* EXTRACTED MATERIAL
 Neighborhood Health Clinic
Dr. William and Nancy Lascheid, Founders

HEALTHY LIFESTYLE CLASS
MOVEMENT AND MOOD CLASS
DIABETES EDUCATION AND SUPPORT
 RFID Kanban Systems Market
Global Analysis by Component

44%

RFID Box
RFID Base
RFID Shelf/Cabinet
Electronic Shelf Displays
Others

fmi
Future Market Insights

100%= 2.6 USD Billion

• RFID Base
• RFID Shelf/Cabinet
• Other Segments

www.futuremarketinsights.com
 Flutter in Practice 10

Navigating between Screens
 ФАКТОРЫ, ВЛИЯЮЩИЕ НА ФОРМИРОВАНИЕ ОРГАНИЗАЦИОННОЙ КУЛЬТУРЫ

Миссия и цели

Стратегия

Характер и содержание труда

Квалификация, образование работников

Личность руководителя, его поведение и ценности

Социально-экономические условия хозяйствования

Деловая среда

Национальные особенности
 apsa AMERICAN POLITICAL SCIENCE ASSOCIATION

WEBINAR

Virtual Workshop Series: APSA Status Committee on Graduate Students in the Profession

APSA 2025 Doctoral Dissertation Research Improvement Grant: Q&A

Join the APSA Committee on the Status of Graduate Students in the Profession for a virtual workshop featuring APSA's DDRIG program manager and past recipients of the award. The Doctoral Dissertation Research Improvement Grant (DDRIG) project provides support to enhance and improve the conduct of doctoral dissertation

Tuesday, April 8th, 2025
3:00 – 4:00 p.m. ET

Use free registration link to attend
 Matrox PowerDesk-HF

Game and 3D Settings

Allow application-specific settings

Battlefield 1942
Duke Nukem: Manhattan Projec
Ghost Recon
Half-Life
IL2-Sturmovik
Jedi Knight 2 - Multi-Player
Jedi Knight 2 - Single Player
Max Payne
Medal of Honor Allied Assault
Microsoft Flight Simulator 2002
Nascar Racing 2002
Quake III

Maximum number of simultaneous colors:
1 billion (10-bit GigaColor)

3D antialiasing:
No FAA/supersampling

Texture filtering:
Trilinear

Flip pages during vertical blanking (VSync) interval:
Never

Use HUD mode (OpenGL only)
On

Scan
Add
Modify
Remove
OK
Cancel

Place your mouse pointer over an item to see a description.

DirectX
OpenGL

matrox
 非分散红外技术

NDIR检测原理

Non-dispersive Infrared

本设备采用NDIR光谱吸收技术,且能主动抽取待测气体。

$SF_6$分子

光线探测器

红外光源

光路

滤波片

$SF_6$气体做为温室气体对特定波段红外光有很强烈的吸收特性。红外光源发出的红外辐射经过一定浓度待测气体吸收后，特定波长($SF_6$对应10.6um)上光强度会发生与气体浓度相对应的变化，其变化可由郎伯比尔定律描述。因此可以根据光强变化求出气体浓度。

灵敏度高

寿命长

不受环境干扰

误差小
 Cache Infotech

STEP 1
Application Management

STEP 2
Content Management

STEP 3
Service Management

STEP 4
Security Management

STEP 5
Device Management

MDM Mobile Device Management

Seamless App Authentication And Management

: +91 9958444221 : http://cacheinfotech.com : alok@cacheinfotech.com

* TASK OBJECTIVE
Retype the entries above exactly, but only from the line containing "100%= 2.6 USD Billion" through the line containing "Личность руководителя, его", both included.

* SOLVED PROBLEM
100%= 2.6 USD Billion

• RFID Base
• RFID Shelf/Cabinet
• Other Segments

www.futuremarketinsights.com
 Flutter in Practice 10

Navigating between Screens
 ФАКТОРЫ, ВЛИЯЮЩИЕ НА ФОРМИРОВАНИЕ ОРГАНИЗАЦИОННОЙ КУЛЬТУРЫ

Миссия и цели

Стратегия

Характер и содержание труда

Квалификация, образование работников

Личность руководителя, его поведение и ценности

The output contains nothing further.